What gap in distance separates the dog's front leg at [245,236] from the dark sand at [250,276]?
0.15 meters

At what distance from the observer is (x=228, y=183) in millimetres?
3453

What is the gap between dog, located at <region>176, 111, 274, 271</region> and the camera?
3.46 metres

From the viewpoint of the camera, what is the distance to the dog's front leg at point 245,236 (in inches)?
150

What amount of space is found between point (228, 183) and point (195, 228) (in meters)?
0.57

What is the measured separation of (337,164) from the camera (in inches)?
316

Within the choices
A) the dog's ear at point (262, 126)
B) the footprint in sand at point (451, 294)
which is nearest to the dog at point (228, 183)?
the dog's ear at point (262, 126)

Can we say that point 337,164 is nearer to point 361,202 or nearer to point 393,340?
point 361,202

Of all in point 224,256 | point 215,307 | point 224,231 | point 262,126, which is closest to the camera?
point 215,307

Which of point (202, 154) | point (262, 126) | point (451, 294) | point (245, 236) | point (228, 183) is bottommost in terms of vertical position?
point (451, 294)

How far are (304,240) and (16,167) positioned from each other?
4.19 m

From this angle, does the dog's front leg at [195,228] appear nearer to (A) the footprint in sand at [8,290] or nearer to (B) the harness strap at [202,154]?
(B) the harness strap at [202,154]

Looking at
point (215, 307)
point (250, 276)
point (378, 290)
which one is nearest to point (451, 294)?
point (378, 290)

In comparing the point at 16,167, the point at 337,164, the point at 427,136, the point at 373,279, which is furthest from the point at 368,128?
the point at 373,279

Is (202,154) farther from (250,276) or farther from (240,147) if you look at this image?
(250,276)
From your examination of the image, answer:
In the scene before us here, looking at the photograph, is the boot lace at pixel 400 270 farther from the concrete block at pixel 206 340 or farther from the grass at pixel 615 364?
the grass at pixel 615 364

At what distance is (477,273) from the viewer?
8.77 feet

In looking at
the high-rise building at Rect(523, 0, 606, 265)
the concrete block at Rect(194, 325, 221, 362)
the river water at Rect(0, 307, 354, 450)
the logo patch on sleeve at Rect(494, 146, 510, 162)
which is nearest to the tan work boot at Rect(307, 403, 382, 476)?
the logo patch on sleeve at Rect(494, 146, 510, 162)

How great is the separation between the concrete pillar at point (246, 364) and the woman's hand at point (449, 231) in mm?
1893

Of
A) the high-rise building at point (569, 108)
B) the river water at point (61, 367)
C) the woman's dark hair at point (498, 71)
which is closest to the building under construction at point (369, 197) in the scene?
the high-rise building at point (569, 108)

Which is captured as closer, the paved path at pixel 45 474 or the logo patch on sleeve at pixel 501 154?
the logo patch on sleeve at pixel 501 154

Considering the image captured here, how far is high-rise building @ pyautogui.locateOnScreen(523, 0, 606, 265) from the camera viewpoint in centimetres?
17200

┄┄┄┄┄┄

Make an exact copy of the material above.

What gap in distance separates the dog's front leg at [245,236] from the dark sand at [250,276]?
0.15 meters

At what distance from the observer is (x=228, y=183) in millimetres?
3453

What is the gap between dog, located at <region>176, 111, 274, 271</region> and the camera?
3.46 metres

From the viewpoint of the camera, what is the distance to the dog's front leg at point 245,236 (in inches)?
150

What amount of space is found between point (228, 183) and point (195, 228) (in meters)?
0.57

What is the measured separation of (337,164) from the camera (in inches)?
316

Within the choices
A) the dog's ear at point (262, 126)
B) the footprint in sand at point (451, 294)
which is nearest to the dog at point (228, 183)?
the dog's ear at point (262, 126)

Can we say that point 337,164 is nearer to point 361,202 or nearer to point 393,340?
point 361,202

Of all in point 224,256 | point 215,307 | point 224,231 | point 262,126, which is closest to the camera?
point 215,307

Which of point (202, 154) | point (262, 126) | point (451, 294) | point (245, 236) | point (228, 183) is bottommost in terms of vertical position?
point (451, 294)

How far are (304,240) and (16,167) positioned from each other?
4.19 m

From this angle, does the dog's front leg at [195,228] appear nearer to (A) the footprint in sand at [8,290] or nearer to (B) the harness strap at [202,154]?
(B) the harness strap at [202,154]

Looking at
point (215, 307)
point (250, 276)
point (378, 290)
which one is nearest to point (451, 294)?
point (378, 290)

In comparing the point at 16,167, the point at 337,164, the point at 427,136, the point at 373,279, which is furthest from the point at 368,128?
the point at 373,279

Is (202,154) farther from (250,276) or farther from (240,147) if you look at this image?
(250,276)
From your examination of the image, answer:
In the scene before us here, looking at the photograph, is the boot lace at pixel 400 270 farther from the concrete block at pixel 206 340 or farther from the grass at pixel 615 364?
the grass at pixel 615 364

At what distance is (477,273) from the viewer?
8.77 feet

In looking at
the high-rise building at Rect(523, 0, 606, 265)
the concrete block at Rect(194, 325, 221, 362)
the river water at Rect(0, 307, 354, 450)
the logo patch on sleeve at Rect(494, 146, 510, 162)
which is nearest to the tan work boot at Rect(307, 403, 382, 476)?
the logo patch on sleeve at Rect(494, 146, 510, 162)

How great is the separation between the concrete pillar at point (246, 364) and the woman's hand at point (449, 231) in mm?
1893

Of
A) the high-rise building at point (569, 108)
B) the river water at point (61, 367)
C) the woman's dark hair at point (498, 71)
which is closest to the building under construction at point (369, 197) in the scene?
the high-rise building at point (569, 108)

Which is captured as closer, the paved path at pixel 45 474 or the logo patch on sleeve at pixel 501 154?
the logo patch on sleeve at pixel 501 154

Considering the image captured here, how far is high-rise building @ pyautogui.locateOnScreen(523, 0, 606, 265) from the camera viewpoint in centimetres?
17200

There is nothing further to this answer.